▸ **PROBLEM DESCRIPTION**
Pull out every row below that contains the word "scene", and copy each one unchanged.

━━━━━━

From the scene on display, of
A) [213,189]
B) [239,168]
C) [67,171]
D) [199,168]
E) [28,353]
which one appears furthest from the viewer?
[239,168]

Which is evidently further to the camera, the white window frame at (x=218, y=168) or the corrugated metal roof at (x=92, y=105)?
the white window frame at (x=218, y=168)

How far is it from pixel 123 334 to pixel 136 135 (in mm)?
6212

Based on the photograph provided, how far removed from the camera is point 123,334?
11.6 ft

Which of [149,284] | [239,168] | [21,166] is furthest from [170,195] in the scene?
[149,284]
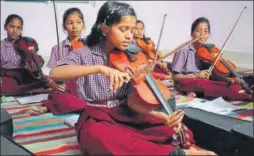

━━━━━━

▸ **FULL RESPONSE**
From the scene on display, of
Which of [149,284] | [239,168] | [21,166] is furthest from [170,195] in the scene?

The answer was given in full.